Research Resources for Your Strangest Writing Questions
If only a person's browsing history disappeared when she died, writers could Google with a lot more confidence.
Anyone who's researched a crime thriller has a browser history full of searches like "best way to hide a body" and "how to get away with the perfect murder" -- not exactly something you want anyone to see when you're no longer around to explain it. And if you've ever Googled potentially embarrassing medical questions, well, good luck convincing anyone that it was just research.
But potential embarrassment aside, the Internet is a priceless gift for the average writer. A few decades ago, it took a trip to the library to answer random questions about diseases that affect pet rabbits and the typical setup of a Victorian-era bathroom.
Visiting the local library is still a joy for writers, but it's no longer necessary to enlist the help of a reference librarian to dig an answer out of the dusty stacks. Social media, blogs, and online newspaper archives are just a few of the best resources for writers.
And then, of course, there are the Old Faithfuls: the sites where you can always find answers.
Here is my list of go-to resources for your perusal:
- Reddit. Any question you've got, you'll likely find it's been discussed in great detail on Reddit. If it hasn't already been covered, you'll probably find that Redditors are ready and willing to weigh in immediately.
- Quora. Instead of Reddit's message board format, Quora users can ask questions and provide answers for categories that are familiar to them. This sometimes yields useful tidbits of information. My favorite part? The users answering your questions explain how much experience they have.
- Wikipedia. Wikipedia is a fact-seeker's best friend. (Of course, it's important to distinguish between "finding answers" and "finding correct answers." Track all those Wikipedia facts to their original sources!)
- Read a book. Authors like Mary Roach and Bill Bryson have written books that are as deeply informative as they are entertaining.
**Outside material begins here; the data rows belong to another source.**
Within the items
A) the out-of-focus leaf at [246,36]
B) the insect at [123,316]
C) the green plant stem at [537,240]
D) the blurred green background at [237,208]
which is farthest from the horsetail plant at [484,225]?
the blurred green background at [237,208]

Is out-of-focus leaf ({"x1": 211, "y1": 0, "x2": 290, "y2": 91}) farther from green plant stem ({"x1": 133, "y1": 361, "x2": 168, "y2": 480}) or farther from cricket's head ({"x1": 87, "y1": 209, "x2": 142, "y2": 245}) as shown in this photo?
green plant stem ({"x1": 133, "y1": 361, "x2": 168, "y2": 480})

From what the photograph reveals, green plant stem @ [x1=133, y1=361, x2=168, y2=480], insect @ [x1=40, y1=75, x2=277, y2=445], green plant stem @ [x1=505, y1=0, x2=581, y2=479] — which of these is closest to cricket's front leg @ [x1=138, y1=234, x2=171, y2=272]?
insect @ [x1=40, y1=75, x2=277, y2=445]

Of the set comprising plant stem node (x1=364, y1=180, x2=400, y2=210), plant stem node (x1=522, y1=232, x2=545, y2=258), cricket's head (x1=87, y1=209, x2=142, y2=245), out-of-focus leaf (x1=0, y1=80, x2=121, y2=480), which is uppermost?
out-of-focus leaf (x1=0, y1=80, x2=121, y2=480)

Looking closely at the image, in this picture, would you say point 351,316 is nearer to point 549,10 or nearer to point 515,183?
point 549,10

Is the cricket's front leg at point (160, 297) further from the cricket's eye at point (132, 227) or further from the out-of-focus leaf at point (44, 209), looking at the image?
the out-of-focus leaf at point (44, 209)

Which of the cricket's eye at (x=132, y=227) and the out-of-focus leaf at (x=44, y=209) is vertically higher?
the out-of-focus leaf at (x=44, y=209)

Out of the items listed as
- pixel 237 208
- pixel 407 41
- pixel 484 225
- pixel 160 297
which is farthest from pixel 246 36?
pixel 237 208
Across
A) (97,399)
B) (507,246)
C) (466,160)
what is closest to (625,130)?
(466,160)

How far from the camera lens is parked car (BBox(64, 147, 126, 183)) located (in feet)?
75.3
Check out Roach's Stiff if you have a morbid curiosity about cadavers, while Bryson's A Short History of Nearly Everything attempts to shed light on prehistory, from the dawn of time to the rise of civilization.
Of course, some questions aren't so easy to answer. Every writer has found herself following search engine breadcrumbs into medical chatrooms and badly designed conspiracy sites.
In instances like these, you may find answers in unexpected places.
Take, for instance, the time I was fact-checking a client's manuscript. A character had swallowed a ring and hadn't yet - um - expelled it six days later. Instead of finding the answer on a gastroenterology website, I found it on a mommy blog article about a kid swallowing a coin and how long it was before nature took its course.